Roadie’s Blog

Backstage Weekly 19 - Custom actions for the scaffolder

By David TuiteMarch 8th, 2021

The Backstage scaffolder is an easy way for engineering organisations to bake best practices into a set of software templates and encourage their use for creating new services and components. This helps improve production consistency and reduce lead time for new services.

Each template is a YAML file which Backstage uses like a recipe for scaffolding a new application and performing actions on it.

Once templates have been defined and imported into Backstage, they appear in the template directory.

a list of templates unside backstage: Create React App Template, Docs template, Golang template etc.

Engineers who wish to start a new project can choose a template from the directory, enter some customization parameters, and submit the form to Backstage for scaffolding to begin.

A form where the user can enter the name of the new service they are creating. This parameter will be applied to the template.

At this point, Backstage runs the steps defined in the template in order to do some work. As it runs, Backstage reports progress and logs to the user so they can understand what is happening. Once finished, the user is presented with some links to the newly created component.

A list of steps that the scaffolder ran with green checks for successful steps. There are also logs displatyed.

Out of the box, Backstage supports useful scaffolding steps such as:

  1. Fetch a cookiecutter template from a remote URL and run it with the parameters provided by the user.
  2. Add the TechDocs framework to the templated application.
  3. Publish the templated application to GitHub as a new repository.
  4. Register the templated application in the Backstage catalog.

Last week, Spotify engineer Johan Haals added the ability for Backstage to support custom scaffolder actions (#4718). This opens up a whole world of new potential for the scaffolder.

For example, you could use the custom actions feature to hook your newly scaffolded application up to your CI system, configure it for monitoring, or even deploy it to a staging environment. Perhaps a whole marketplace like the GitHub actions marketplace will spring up around this feature.

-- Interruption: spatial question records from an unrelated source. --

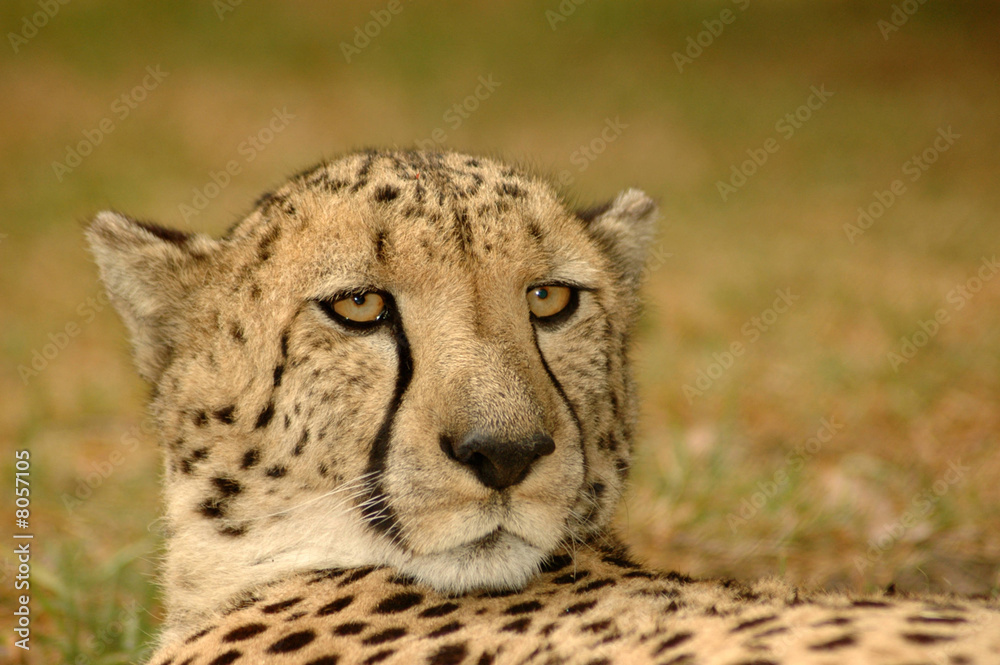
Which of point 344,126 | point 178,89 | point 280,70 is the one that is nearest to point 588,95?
point 344,126

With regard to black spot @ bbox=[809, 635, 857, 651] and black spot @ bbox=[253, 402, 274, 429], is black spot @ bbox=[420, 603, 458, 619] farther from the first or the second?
black spot @ bbox=[809, 635, 857, 651]

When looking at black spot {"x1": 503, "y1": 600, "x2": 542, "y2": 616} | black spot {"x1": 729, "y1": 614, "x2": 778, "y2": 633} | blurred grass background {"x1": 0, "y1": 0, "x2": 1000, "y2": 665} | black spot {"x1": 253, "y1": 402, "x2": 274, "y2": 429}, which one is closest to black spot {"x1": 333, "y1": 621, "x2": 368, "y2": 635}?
black spot {"x1": 503, "y1": 600, "x2": 542, "y2": 616}

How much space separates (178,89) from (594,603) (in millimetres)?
12155

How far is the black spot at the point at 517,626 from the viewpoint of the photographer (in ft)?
5.92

Whatever way this goes, it’s great to see the Backstage core team iterating on core features and constantly improving them. The scaffolder docs are here.

Merged last 2 weeks…

There was no newsletter last week so we’re covering 2 weeks and 142 merged pull requests here.

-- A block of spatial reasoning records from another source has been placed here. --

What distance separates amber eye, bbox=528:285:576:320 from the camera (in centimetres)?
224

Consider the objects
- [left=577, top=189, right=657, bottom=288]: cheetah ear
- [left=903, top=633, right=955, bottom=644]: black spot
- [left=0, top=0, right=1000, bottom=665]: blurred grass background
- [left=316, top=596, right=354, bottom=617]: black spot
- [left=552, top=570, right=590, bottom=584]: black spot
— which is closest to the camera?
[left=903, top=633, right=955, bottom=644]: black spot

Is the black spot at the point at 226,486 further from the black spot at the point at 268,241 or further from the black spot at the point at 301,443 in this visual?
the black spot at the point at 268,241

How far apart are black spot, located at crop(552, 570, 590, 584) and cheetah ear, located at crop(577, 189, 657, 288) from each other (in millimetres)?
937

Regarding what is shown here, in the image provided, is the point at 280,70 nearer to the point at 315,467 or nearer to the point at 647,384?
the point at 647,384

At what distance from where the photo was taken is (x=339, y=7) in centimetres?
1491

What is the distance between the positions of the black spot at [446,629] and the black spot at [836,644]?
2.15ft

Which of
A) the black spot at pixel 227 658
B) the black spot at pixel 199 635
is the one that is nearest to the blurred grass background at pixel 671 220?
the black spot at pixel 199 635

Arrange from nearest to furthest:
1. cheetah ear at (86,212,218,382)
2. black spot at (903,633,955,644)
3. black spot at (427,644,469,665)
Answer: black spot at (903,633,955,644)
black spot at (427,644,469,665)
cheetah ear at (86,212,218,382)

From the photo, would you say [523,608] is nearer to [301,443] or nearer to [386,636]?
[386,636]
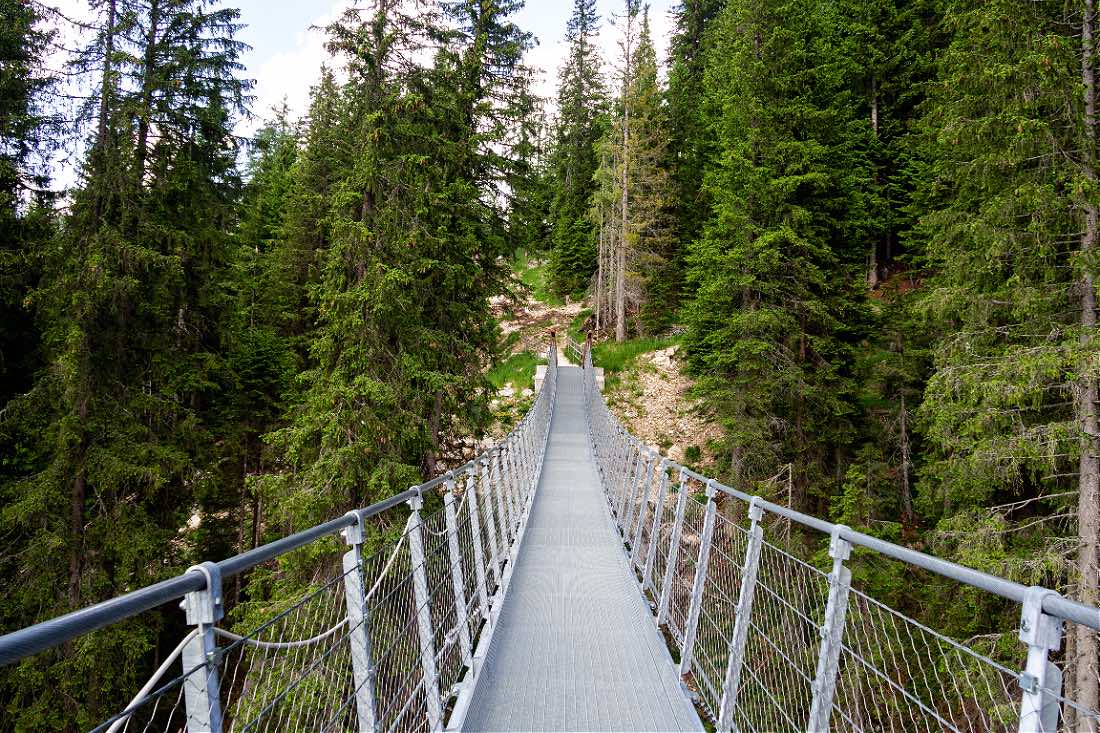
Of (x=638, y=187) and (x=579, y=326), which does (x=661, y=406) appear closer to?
(x=638, y=187)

OpenStack swift support for TechDocs

Swift is a distributed blob store for the popular open-source virtualization platform OpenStack. In pull request #4714, Trendyol engineer Erdogan Oksuz added the ability to use it as a store for published TechDocs.

This is the first time I’ve seen OpenStack referenced in a Backstage pull request and it’s a nice sign of the portability and broad platform support that the core team are baking in.

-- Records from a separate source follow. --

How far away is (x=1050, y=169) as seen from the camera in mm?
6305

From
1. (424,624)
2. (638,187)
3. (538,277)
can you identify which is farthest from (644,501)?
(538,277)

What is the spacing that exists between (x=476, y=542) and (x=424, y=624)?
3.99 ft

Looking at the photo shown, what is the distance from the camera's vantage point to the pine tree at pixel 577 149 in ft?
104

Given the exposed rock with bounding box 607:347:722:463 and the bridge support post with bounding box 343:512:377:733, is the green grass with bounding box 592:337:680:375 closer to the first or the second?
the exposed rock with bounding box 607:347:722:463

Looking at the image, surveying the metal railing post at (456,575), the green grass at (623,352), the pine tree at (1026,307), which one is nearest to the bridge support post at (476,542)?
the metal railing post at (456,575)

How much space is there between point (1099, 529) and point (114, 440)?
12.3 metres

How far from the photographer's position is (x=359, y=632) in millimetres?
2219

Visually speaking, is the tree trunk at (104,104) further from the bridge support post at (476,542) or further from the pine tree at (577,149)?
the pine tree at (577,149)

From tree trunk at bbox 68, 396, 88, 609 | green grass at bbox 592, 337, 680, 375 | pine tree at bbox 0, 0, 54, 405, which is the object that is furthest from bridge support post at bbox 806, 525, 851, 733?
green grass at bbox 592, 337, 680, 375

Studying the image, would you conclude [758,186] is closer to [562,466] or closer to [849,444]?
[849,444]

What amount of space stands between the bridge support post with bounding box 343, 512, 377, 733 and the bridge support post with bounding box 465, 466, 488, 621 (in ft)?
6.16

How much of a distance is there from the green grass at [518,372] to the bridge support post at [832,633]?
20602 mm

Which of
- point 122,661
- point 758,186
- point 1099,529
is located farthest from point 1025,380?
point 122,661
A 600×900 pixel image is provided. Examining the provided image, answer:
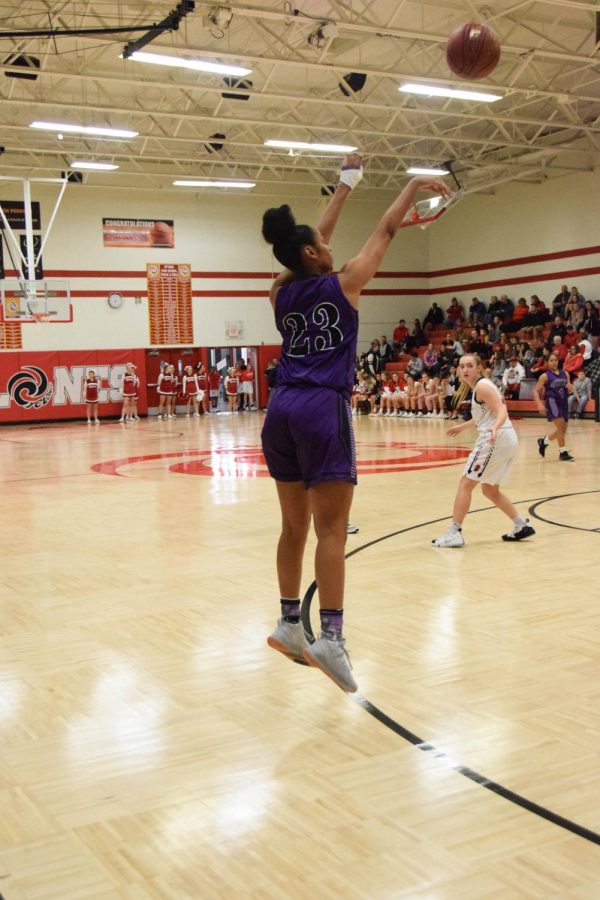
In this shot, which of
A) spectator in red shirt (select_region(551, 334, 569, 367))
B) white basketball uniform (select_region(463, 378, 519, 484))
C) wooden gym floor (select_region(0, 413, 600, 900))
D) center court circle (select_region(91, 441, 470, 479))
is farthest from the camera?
spectator in red shirt (select_region(551, 334, 569, 367))

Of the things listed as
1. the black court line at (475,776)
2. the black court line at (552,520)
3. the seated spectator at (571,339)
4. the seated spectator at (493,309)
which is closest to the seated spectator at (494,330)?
the seated spectator at (493,309)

Extended support button config

Andrew Thauer from Wealthsimple added a top level config to Backstage to help define ways that you can get help inside Backstage. When rolling out Backstage inside your org, it’s important that users have a clearly defined way to get help while they are learning to use Backstage. This work from Andrew makes that a little easier to do. #4517

support button with a dropdown with links for GitHub issues and a discord chatroom

Other news

Backstage team manager Lee Mills and Kubernetes plugin developer Matthew Clarke appeared on the latest episode of the popular Kubelist Podcast where they talked about the inspiration for Backstage and direction of the project.

The Backstage team also participated in a wildly popular Ask Me Anything on Reddit a few days ago. Beyond the plugin, they talked about their philosophy for exposing developers to Kubernetes, how they hire people to work on Backstage and how they implement multi-tenancy in Kubernetes. Check it out here.